▶ _Prompt_
Reproduce the material below word for word, keeping every line in its original order.

[Dataset rows]
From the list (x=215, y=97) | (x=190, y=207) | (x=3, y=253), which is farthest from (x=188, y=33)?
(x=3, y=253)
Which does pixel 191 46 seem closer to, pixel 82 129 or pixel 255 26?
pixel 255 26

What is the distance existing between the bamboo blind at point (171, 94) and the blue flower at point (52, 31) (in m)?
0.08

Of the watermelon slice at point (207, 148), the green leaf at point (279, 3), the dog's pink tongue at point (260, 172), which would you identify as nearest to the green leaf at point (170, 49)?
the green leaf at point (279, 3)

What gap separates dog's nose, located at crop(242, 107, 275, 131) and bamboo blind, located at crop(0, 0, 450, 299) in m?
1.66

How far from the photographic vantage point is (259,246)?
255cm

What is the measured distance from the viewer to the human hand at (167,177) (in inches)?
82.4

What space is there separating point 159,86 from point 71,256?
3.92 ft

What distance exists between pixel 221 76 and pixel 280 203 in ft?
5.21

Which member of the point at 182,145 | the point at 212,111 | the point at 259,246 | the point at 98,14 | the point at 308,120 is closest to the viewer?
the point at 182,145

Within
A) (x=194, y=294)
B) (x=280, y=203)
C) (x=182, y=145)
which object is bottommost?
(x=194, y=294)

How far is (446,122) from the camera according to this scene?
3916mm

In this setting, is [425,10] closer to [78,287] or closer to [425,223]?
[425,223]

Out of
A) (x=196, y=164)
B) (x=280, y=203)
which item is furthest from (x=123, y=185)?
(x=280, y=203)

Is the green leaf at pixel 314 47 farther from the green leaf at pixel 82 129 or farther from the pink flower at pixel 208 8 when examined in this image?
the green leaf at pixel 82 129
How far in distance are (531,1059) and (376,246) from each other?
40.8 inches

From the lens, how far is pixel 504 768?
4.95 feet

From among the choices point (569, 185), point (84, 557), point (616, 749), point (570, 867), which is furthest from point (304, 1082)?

▶ _Expected answer_
From the list (x=215, y=97) | (x=190, y=207) | (x=3, y=253), which is farthest from (x=188, y=33)?
(x=3, y=253)
Which does pixel 191 46 seem closer to, pixel 82 129 or pixel 255 26?
pixel 255 26

What is the distance existing between the bamboo blind at point (171, 94) and the blue flower at point (52, 31) (in m)?
0.08

Of the watermelon slice at point (207, 148), the green leaf at point (279, 3), the dog's pink tongue at point (260, 172), which would you identify as nearest to the green leaf at point (170, 49)?
the green leaf at point (279, 3)

What gap separates dog's nose, located at crop(242, 107, 275, 131) and bamboo blind, located at crop(0, 0, 450, 299) in m?
1.66

How far from the photographic vantage point is (259,246)?
255cm

What is the measured distance from the viewer to the human hand at (167,177) (in inches)?
82.4

What space is there separating point 159,86 from point 71,256?
3.92 ft

What distance exists between pixel 221 76 and pixel 280 203 in ft?
5.21

Which member of the point at 182,145 | the point at 212,111 | the point at 259,246 | the point at 98,14 | the point at 308,120 is closest to the viewer?
the point at 182,145

Within
A) (x=194, y=294)
B) (x=280, y=203)
C) (x=182, y=145)
which object is bottommost?
(x=194, y=294)

How far is (446,122) from the camera according to this scene?
3916mm

In this setting, is [425,10] closer to [78,287] or closer to [425,223]?
[425,223]

Out of
A) (x=196, y=164)
B) (x=280, y=203)
which item is furthest from (x=123, y=185)?
(x=280, y=203)

Is the green leaf at pixel 314 47 farther from the green leaf at pixel 82 129 or farther from the pink flower at pixel 208 8 when examined in this image?
the green leaf at pixel 82 129
How far in distance are (531,1059) and (376,246) from each other?
40.8 inches

From the lens, how far is pixel 504 768?
4.95 feet

From among the choices point (569, 185), point (84, 557), point (616, 749), point (570, 867), which is furthest from point (304, 1082)?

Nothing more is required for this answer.